There was silence, broken by one or the other of them slurping gin.

‘Henry,’ she said quietly, ‘if I show you my feet, what are you going to say?’

He held up his hands. ‘I don’t want to see them. Thank you, Ida. I can picture them perfectly.’

She nodded.

‘And as far as talking about them goes… I’ve told you everything there is to tell.’
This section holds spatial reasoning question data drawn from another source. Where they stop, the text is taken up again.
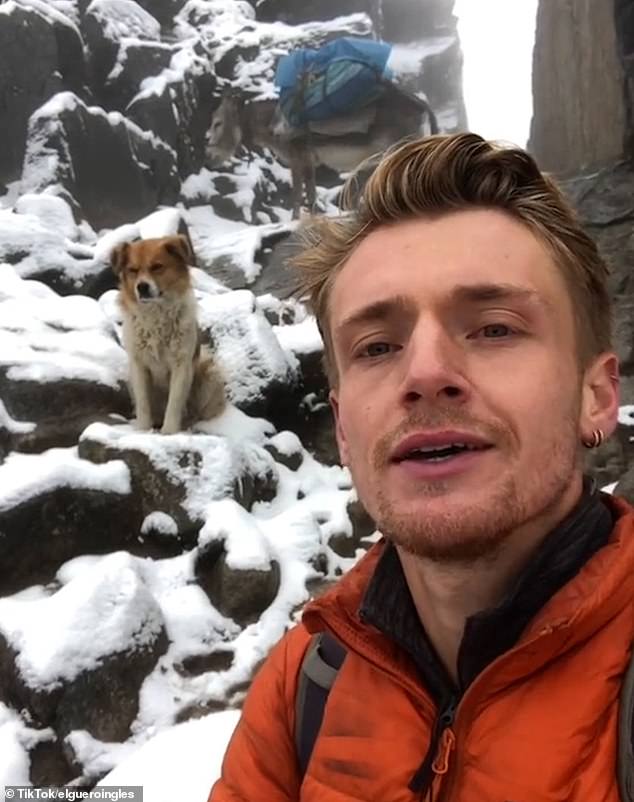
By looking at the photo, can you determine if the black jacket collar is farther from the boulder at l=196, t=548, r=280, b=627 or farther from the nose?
the boulder at l=196, t=548, r=280, b=627

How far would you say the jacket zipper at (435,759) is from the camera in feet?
3.38

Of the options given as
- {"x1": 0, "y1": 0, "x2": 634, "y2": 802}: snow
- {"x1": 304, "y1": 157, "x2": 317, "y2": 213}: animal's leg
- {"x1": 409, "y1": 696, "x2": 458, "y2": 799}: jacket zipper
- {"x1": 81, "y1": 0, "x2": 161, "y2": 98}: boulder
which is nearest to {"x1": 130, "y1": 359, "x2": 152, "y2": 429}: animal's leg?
{"x1": 0, "y1": 0, "x2": 634, "y2": 802}: snow

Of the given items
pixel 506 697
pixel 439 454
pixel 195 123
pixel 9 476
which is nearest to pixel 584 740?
pixel 506 697

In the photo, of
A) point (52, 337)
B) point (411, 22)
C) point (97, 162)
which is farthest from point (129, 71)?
point (52, 337)

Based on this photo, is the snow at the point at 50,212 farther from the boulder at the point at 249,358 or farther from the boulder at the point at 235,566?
the boulder at the point at 235,566

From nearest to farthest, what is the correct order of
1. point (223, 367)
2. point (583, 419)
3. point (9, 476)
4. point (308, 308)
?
point (583, 419), point (308, 308), point (9, 476), point (223, 367)

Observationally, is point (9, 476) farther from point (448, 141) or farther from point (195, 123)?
point (195, 123)

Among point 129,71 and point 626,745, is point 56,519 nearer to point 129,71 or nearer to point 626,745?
point 626,745

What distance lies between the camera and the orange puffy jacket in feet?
3.13

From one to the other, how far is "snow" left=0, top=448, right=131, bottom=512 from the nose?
3.87 metres

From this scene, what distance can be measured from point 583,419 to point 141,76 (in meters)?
15.9

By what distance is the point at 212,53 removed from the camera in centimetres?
1689

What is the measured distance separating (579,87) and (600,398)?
722 cm

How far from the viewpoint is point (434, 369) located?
110cm
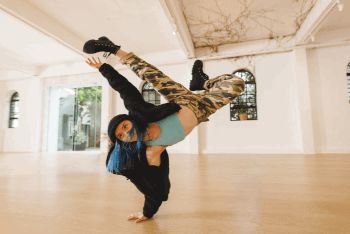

She put her gin down heavily. ‘But you haven’t told me why. Or how. I’ve always been a really normal person, Henry. How the hell does a person go from a normal life one second to a life like this the next, walking on a stick with no feeling in my toes?’ She had screwed up her fists. Her eyes were bulging. ‘What did I do, to bring this on myself ? Just tell me what I did, where I stepped, who I crossed… Something.’

‘You came all this way, to find me, to ask me that?’

‘Because of the moth-winged cattle. And the creature you said can turn a thing white with one look. You know how these islands work.’